Kitapta, ailelerine destek olmak ve okul harçlığını kazanmak isteyen çocuklar; kendini kanıtlamaya çalışırken; karşılaştıkları güçlük ve tehlikeler göz önüne serilirken, diğer yandan önlerine çıkan fırsatları iyi değerlendirmeleri de sezdirilmektedir. Bu bağlamda; koşuşturma ve yorgunlukla gelen kazalar, doyasıya uyuyamam, yaşamın güçlükleri, okuyamamanın ezikliği, yarış ve eğlenceler… yer almaktadır.
Kimi zaman kendini arkadaşının yerine koyarak (empati), kimi zaman işbirliğine giderek yaşamın gerçekleri göz önüne serilirken; bir çok çocuğun görüp fark edemediği sevinç ve güçlükler de sezdirilmektedir.
GARSON YAMAĞI
Nüfus cüzdanında adım Selahattin’dir. Fakat ben kendimi bildim bileli evde, sokakta, hemen her yerde bana Selo derler. Yalnız, okulda öğretmenim yoklama yaparken Selahattin Duman diyerek adımı doğru söylüyor. Bizim mahalledeki çocuklar genelde birbirinin adını tam doğru söylemez. Gerçek adlarını kısaltarak; İsa’ya İso, Şakir’e Şeko, Mehmet’e Memed… gibi seslenirler.
On üç yaşında ve ailenin dördüncü çocuğuyum. Evlenip İstanbul’a giden iki ağabeyimden sonra evin büyük erkek çocuğuyum. Evde iki oğlan, üç kızla birlikte yedi kişiyiz. İki oda, bir salondan oluşan tek katlı kerpiçten evde annemle babam bir odayı, biz kardeşler ise diğer odayı paylaşıyoruz.
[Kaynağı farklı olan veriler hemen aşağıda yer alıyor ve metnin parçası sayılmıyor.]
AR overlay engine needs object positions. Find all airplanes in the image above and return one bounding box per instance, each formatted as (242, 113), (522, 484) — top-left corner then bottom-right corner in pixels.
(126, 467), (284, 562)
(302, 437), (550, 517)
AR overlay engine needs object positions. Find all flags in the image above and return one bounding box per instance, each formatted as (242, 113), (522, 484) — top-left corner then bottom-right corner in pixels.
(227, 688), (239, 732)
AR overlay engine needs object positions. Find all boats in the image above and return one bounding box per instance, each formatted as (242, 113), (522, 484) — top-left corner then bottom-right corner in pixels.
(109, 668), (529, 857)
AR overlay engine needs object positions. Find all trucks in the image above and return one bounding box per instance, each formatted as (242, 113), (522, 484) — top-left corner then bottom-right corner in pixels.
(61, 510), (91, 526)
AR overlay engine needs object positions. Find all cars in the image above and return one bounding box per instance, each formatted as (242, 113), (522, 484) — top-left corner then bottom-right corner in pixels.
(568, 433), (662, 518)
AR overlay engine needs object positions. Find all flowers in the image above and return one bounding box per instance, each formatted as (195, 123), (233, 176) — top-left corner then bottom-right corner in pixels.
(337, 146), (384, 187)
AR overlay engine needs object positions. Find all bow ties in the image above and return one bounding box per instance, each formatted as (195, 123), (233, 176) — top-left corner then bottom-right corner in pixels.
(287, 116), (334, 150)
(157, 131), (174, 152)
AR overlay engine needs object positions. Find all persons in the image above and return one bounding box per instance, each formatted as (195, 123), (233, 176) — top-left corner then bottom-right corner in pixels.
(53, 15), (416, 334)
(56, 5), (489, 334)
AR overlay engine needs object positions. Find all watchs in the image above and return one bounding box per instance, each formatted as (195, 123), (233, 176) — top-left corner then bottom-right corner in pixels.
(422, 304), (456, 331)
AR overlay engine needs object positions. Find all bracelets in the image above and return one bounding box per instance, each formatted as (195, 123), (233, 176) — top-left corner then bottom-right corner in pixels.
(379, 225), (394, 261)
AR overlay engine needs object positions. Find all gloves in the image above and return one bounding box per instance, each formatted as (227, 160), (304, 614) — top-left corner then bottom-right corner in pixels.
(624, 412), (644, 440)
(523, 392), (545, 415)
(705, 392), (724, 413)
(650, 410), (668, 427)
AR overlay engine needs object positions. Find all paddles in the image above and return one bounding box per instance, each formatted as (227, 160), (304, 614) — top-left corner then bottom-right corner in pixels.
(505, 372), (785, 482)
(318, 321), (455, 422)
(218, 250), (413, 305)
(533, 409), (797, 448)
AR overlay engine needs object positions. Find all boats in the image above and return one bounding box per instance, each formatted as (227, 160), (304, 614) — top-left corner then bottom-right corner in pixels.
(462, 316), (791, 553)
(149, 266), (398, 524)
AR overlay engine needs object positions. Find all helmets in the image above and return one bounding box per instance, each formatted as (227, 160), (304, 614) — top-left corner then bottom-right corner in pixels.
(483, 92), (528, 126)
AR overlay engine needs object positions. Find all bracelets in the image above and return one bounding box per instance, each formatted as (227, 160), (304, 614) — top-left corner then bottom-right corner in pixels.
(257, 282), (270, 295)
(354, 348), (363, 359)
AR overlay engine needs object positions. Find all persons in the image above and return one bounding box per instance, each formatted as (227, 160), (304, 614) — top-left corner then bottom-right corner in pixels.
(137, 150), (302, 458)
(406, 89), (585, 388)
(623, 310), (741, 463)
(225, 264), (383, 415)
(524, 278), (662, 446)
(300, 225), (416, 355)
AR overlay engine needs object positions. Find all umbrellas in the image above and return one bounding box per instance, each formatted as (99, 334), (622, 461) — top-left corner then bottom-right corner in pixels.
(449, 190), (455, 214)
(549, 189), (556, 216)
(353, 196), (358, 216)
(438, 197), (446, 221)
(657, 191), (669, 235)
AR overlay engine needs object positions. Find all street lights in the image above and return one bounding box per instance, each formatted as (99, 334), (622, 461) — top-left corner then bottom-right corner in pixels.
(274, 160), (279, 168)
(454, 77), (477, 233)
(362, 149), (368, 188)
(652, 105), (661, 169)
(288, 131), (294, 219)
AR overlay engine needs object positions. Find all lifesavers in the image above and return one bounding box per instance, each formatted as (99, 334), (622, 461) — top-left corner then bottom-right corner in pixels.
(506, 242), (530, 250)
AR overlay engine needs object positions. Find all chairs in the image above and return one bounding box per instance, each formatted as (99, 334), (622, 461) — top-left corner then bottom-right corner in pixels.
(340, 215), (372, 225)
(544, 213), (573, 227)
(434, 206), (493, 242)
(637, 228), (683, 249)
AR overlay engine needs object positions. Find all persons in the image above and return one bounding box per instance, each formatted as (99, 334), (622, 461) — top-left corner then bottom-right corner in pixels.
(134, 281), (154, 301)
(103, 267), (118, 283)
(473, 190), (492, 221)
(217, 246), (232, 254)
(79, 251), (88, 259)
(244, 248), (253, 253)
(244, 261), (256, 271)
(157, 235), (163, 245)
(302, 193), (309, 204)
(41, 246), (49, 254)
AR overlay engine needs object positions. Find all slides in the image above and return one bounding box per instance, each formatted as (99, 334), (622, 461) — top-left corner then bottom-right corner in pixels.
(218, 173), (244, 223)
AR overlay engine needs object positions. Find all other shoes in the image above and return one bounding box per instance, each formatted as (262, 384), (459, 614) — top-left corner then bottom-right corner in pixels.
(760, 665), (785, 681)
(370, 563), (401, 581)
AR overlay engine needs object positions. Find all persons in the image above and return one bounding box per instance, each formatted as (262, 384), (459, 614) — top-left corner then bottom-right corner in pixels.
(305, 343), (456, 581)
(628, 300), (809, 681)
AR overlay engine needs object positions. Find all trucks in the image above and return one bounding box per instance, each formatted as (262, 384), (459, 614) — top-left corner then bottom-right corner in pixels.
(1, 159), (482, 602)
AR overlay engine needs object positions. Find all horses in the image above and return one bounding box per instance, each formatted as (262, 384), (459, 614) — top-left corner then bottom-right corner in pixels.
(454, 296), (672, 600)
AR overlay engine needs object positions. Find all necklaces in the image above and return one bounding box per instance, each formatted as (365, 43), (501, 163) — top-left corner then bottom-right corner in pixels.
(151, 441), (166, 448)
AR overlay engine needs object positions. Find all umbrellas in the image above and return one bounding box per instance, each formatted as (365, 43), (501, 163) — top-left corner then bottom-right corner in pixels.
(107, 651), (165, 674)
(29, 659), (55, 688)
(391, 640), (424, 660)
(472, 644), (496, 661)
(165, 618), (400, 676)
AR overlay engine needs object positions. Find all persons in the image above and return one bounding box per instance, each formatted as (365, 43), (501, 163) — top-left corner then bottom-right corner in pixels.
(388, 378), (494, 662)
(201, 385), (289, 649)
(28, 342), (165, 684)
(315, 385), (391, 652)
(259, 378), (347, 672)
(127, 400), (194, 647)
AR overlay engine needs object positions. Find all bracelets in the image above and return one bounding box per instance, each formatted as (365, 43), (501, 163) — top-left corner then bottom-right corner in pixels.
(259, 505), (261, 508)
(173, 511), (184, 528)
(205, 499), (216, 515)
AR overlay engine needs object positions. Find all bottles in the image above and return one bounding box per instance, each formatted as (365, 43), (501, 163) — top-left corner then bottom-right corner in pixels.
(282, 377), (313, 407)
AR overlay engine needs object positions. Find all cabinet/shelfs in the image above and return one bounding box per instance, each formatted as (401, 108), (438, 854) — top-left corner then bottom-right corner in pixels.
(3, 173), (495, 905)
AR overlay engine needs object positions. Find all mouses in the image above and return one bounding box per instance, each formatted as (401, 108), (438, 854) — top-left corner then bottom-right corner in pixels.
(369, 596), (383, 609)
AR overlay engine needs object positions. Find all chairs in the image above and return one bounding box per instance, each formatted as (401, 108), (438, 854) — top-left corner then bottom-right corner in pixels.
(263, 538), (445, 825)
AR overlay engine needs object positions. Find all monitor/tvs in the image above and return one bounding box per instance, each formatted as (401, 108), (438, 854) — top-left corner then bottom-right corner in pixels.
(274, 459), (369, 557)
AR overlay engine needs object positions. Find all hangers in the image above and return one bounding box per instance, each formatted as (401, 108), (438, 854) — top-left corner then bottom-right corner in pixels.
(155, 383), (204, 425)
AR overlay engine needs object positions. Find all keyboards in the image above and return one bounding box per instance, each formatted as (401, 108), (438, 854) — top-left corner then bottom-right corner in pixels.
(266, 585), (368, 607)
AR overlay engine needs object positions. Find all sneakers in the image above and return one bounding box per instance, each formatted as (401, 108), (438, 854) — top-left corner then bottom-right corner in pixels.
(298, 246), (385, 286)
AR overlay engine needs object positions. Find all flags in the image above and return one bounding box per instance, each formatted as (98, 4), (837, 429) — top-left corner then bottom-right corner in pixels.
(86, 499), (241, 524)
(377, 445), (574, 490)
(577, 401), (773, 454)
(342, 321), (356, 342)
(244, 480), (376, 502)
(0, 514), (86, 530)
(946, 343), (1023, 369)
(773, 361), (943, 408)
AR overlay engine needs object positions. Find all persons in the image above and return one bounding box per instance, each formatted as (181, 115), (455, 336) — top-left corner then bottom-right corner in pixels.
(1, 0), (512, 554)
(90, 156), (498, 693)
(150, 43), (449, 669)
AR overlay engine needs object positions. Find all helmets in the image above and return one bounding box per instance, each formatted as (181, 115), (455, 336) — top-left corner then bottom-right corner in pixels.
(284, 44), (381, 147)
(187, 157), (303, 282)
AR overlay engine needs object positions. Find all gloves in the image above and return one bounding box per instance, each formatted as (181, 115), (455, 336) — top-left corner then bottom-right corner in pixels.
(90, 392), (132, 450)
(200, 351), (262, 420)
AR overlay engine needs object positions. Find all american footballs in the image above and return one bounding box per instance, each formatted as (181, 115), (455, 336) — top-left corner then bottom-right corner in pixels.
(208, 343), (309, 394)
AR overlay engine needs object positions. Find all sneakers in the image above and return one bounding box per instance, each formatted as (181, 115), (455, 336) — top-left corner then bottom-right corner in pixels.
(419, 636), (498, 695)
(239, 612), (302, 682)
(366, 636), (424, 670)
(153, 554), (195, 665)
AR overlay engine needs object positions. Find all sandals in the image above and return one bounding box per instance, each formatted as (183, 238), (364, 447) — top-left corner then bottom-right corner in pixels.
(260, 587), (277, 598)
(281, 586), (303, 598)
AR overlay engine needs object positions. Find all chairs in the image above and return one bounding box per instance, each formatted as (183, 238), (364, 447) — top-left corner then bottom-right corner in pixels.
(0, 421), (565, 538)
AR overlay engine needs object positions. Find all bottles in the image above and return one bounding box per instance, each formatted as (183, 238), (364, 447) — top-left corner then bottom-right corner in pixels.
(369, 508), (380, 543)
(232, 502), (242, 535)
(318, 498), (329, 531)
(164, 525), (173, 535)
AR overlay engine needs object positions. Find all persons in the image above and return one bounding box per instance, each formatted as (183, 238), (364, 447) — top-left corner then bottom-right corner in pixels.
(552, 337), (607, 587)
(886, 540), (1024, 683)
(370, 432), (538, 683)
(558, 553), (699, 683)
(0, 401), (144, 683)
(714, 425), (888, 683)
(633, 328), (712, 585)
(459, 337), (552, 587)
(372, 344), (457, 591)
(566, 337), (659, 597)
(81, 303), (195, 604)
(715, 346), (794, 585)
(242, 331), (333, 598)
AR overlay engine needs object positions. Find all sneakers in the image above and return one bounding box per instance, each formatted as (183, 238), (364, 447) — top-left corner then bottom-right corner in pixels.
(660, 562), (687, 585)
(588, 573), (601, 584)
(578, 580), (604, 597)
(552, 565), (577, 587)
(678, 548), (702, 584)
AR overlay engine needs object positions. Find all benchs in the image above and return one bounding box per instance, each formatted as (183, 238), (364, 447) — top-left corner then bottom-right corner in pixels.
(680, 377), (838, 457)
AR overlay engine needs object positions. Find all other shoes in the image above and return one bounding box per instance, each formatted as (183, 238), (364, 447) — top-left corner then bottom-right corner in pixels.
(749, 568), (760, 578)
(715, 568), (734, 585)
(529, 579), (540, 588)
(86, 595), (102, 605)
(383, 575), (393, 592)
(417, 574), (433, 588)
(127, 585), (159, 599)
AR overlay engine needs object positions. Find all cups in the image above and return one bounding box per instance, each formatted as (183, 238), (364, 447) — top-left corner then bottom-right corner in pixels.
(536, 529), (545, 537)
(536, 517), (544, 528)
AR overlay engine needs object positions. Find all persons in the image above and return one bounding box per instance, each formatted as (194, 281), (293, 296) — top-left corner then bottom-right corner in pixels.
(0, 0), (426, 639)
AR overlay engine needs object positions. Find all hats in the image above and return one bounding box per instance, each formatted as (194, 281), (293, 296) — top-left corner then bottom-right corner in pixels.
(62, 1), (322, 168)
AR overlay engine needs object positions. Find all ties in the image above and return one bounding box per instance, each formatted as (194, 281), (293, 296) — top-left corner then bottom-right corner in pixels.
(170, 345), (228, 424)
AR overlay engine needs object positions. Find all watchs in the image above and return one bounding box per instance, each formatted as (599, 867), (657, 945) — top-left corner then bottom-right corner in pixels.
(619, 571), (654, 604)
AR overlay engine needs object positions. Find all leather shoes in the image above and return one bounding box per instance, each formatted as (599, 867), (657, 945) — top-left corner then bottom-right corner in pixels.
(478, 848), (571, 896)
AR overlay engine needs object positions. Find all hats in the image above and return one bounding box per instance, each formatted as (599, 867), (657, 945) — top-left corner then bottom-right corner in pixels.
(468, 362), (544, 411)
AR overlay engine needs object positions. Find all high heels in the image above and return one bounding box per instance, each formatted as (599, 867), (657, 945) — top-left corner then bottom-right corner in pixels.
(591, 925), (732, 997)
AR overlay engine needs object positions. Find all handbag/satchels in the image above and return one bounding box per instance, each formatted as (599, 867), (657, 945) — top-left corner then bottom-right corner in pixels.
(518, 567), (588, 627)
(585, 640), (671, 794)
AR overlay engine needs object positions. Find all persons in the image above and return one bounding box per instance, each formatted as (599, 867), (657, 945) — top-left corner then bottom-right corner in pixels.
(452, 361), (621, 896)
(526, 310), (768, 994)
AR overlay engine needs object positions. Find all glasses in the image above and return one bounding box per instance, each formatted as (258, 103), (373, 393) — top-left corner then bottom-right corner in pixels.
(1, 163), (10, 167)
Babamla annem önceleri fazla çocuk yapmanın sıkıntısını duymamış. Fakat sonraları fark etmişler. Ama iş işten geçmiştir. Annem zaman zaman, “ Bizim gençliğimizde doğum kontrolünü bilen mi vardı? Şimdilerde olsa iki, bilemedin üç çocuk yeter ve artardı….” diyerek sıkıntısını dillendiriyor.
Babamın tek maaşı, kalabalık ailemizin geçimini sağlamada yetersiz kalınca biz katkı sağlamaya çalışıyoruz.
Kimimiz beslediğimiz ineklerin sütünü lojmanlarda oturan memur ve subaylara, kimimiz mahallemizdeki spor alanında gelen seyircilere su, simit, mısır… satarak, katkıda bulunuyoruz.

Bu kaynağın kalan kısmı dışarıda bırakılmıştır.